EXERCISE MATERIALS:

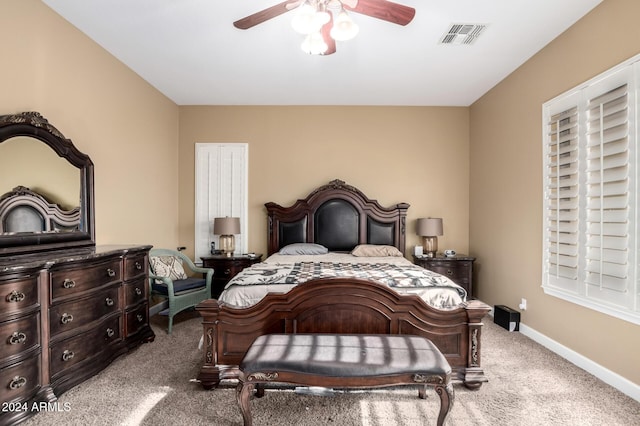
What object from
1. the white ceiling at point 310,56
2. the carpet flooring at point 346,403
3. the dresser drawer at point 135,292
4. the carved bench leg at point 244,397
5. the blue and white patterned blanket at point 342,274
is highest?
the white ceiling at point 310,56

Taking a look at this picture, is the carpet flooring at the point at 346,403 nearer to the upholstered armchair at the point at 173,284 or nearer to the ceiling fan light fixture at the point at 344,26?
the upholstered armchair at the point at 173,284

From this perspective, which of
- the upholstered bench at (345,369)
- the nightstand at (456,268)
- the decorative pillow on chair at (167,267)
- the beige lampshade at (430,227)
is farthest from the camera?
the beige lampshade at (430,227)

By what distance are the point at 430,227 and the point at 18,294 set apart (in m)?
4.24

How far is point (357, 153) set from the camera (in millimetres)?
4926

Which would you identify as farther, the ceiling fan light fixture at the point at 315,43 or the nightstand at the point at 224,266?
the nightstand at the point at 224,266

GIVEN TASK:
Copy out the data exactly, starting at the line with "Which would you" and continuing through the end of the data.

RESULT FOR THIS TASK:
Which would you identify as farther, the ceiling fan light fixture at the point at 315,43 or the nightstand at the point at 224,266?
the nightstand at the point at 224,266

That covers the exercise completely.